• [Provided records]
· · ·
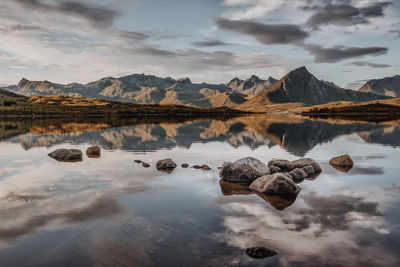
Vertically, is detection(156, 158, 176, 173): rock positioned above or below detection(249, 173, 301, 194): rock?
below

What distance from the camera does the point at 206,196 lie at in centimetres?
2083

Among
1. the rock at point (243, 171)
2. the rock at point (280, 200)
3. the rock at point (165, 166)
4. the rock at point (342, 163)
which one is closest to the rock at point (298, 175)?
the rock at point (243, 171)

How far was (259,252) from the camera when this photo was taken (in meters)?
12.3

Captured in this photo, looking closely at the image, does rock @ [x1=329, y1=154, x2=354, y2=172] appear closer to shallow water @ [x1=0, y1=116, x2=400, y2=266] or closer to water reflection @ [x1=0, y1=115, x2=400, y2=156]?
shallow water @ [x1=0, y1=116, x2=400, y2=266]

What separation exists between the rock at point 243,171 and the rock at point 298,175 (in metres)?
2.24

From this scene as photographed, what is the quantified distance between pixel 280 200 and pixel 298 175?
7441 millimetres

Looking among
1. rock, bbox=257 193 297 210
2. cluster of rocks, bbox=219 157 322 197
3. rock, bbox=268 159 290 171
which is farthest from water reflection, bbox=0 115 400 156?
rock, bbox=257 193 297 210

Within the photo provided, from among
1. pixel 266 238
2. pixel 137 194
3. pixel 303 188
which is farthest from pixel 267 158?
pixel 266 238

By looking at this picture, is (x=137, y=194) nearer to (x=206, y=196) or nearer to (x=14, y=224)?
(x=206, y=196)

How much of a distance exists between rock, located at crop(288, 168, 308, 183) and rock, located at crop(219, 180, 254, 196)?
494 cm

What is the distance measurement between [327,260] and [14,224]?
14.7m

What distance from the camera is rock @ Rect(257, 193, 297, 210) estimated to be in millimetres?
18703

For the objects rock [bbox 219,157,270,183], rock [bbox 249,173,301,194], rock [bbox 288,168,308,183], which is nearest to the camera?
rock [bbox 249,173,301,194]

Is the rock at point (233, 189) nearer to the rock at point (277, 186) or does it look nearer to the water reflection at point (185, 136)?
the rock at point (277, 186)
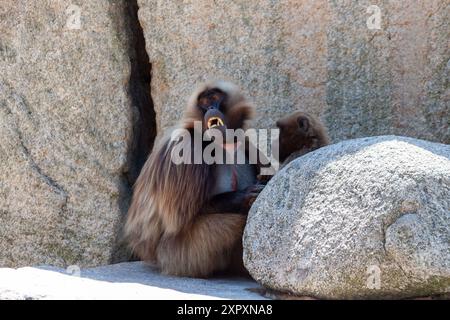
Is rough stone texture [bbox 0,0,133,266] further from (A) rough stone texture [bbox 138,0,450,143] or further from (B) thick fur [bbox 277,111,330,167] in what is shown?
(B) thick fur [bbox 277,111,330,167]

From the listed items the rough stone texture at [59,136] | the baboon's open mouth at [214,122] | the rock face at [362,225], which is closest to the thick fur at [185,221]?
the baboon's open mouth at [214,122]

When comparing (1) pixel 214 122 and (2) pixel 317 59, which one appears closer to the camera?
(1) pixel 214 122

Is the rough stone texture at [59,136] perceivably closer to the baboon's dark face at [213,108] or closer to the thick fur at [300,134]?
the baboon's dark face at [213,108]

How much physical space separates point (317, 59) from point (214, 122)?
1015 millimetres

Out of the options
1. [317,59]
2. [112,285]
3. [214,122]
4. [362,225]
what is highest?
[317,59]

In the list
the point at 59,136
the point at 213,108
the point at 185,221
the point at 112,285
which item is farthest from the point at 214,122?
the point at 59,136

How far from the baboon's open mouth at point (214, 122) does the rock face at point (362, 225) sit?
30.7 inches

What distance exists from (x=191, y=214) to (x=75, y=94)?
1417 millimetres

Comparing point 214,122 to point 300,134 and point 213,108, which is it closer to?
point 213,108

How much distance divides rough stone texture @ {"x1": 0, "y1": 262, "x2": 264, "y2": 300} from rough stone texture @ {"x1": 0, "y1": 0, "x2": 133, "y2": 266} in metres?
0.72

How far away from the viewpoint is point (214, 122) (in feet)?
15.0

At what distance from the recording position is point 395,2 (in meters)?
5.05

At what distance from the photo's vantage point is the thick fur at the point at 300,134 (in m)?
4.94

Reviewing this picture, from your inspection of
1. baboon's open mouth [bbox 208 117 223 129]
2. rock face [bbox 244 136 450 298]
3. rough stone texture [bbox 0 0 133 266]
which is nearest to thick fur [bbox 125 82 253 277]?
baboon's open mouth [bbox 208 117 223 129]
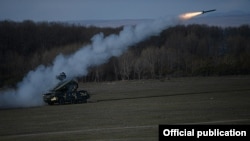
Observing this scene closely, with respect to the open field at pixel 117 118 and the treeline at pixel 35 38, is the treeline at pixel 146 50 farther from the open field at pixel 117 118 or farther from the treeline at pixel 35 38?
the open field at pixel 117 118

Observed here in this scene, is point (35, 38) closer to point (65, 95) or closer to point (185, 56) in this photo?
point (185, 56)

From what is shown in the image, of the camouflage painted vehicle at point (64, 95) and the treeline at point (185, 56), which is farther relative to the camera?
the treeline at point (185, 56)

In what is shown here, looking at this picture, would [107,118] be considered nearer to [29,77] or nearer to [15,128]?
[15,128]

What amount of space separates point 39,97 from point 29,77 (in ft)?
7.20

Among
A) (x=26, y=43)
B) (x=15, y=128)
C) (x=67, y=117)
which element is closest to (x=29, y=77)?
(x=67, y=117)

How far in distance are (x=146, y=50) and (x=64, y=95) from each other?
6036 centimetres

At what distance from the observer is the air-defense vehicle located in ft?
172

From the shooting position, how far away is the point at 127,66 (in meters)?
105

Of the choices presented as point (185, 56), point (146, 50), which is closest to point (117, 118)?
point (146, 50)

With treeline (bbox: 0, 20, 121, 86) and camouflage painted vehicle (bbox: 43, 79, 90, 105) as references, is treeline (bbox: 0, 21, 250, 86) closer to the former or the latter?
treeline (bbox: 0, 20, 121, 86)

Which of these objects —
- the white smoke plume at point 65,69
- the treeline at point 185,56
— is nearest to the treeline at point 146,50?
the treeline at point 185,56

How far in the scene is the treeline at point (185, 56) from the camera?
104 m

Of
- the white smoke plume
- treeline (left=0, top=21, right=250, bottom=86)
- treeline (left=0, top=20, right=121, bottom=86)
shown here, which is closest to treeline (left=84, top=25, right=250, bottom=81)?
treeline (left=0, top=21, right=250, bottom=86)

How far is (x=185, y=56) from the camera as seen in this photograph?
119 metres
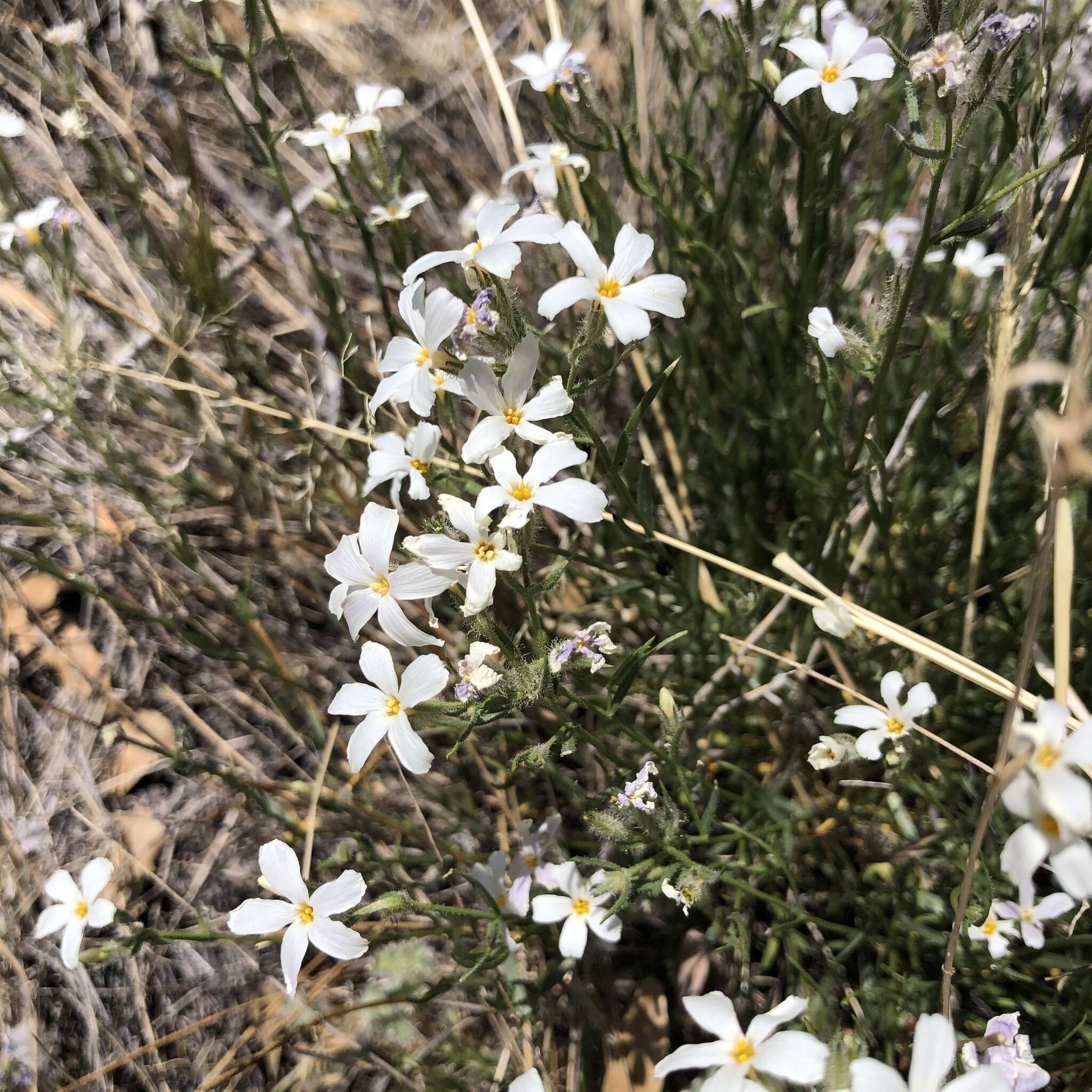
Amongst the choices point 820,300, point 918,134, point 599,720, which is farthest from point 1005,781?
point 820,300

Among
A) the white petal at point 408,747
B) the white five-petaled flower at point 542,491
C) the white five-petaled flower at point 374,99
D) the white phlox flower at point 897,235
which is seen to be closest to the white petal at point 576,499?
the white five-petaled flower at point 542,491

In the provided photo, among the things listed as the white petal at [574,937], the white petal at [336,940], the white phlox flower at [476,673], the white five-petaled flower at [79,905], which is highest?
the white phlox flower at [476,673]

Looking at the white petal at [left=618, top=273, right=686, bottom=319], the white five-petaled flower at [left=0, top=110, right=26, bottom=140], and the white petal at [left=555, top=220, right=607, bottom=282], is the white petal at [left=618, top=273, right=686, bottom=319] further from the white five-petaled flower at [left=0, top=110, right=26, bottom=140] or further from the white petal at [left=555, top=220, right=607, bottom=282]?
the white five-petaled flower at [left=0, top=110, right=26, bottom=140]

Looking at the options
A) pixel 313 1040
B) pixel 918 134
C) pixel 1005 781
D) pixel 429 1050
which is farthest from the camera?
pixel 313 1040

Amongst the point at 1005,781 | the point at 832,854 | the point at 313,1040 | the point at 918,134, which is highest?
the point at 918,134

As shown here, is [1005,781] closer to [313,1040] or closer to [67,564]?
[313,1040]

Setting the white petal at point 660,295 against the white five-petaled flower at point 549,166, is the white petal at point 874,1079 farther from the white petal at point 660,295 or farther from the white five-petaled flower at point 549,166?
the white five-petaled flower at point 549,166
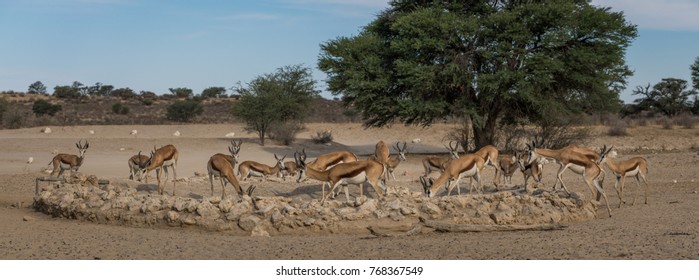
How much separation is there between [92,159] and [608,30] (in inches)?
757

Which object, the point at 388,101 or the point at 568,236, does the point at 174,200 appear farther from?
the point at 388,101

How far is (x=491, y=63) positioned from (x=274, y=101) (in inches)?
523

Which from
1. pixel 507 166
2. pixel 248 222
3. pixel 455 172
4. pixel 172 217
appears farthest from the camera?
pixel 507 166

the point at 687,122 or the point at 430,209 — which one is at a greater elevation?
the point at 687,122

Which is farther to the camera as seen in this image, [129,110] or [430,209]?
[129,110]

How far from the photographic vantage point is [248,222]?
13.3 m

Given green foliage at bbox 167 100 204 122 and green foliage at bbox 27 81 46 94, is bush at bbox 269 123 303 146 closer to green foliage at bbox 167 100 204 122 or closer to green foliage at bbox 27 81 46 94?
green foliage at bbox 167 100 204 122

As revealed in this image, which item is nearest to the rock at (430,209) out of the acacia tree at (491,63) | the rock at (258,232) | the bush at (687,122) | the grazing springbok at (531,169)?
the rock at (258,232)

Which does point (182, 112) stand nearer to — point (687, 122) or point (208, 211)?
point (687, 122)

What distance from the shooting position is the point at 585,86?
106ft

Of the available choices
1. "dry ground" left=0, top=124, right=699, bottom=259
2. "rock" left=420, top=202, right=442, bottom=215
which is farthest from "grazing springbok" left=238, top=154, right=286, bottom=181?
"rock" left=420, top=202, right=442, bottom=215

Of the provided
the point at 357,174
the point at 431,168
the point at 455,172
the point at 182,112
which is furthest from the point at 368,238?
the point at 182,112

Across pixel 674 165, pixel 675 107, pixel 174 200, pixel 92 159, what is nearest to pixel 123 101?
pixel 675 107

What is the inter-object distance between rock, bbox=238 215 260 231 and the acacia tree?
1768 centimetres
· · ·
• [Problem statement]
Send back exactly the lines from the line with "the point at 687,122 or" through the end of the records.

• [Written solution]
the point at 687,122 or the point at 430,209 — which one is at a greater elevation?
the point at 687,122

Which is farther to the camera as seen in this image, [129,110] or [430,209]?
[129,110]

How far from the photographic vantage point is [248,222]?
13.3 m

Given green foliage at bbox 167 100 204 122 and green foliage at bbox 27 81 46 94, is bush at bbox 269 123 303 146 closer to green foliage at bbox 167 100 204 122 or closer to green foliage at bbox 27 81 46 94?
green foliage at bbox 167 100 204 122

As revealed in this image, which item is nearest to the rock at (430,209) out of the acacia tree at (491,63) | the rock at (258,232) | the bush at (687,122) | the grazing springbok at (531,169)?
the rock at (258,232)

Which does point (182, 112) stand nearer to — point (687, 122) or point (208, 211)?
point (687, 122)

What distance from the shooting position is the point at 585,86?
106ft

Of the available choices
1. "dry ground" left=0, top=124, right=699, bottom=259
2. "rock" left=420, top=202, right=442, bottom=215
which is farthest from "grazing springbok" left=238, top=154, right=286, bottom=181?
"rock" left=420, top=202, right=442, bottom=215

Of the provided
the point at 357,174
the point at 431,168
the point at 455,172
the point at 182,112
which is furthest from the point at 368,238?
the point at 182,112

Across pixel 674 165, pixel 675 107, pixel 174 200, pixel 92 159, what is nearest to pixel 123 101?
pixel 675 107

What is the inter-object distance between rock, bbox=238 215 260 231 and the acacia tree?
1768 centimetres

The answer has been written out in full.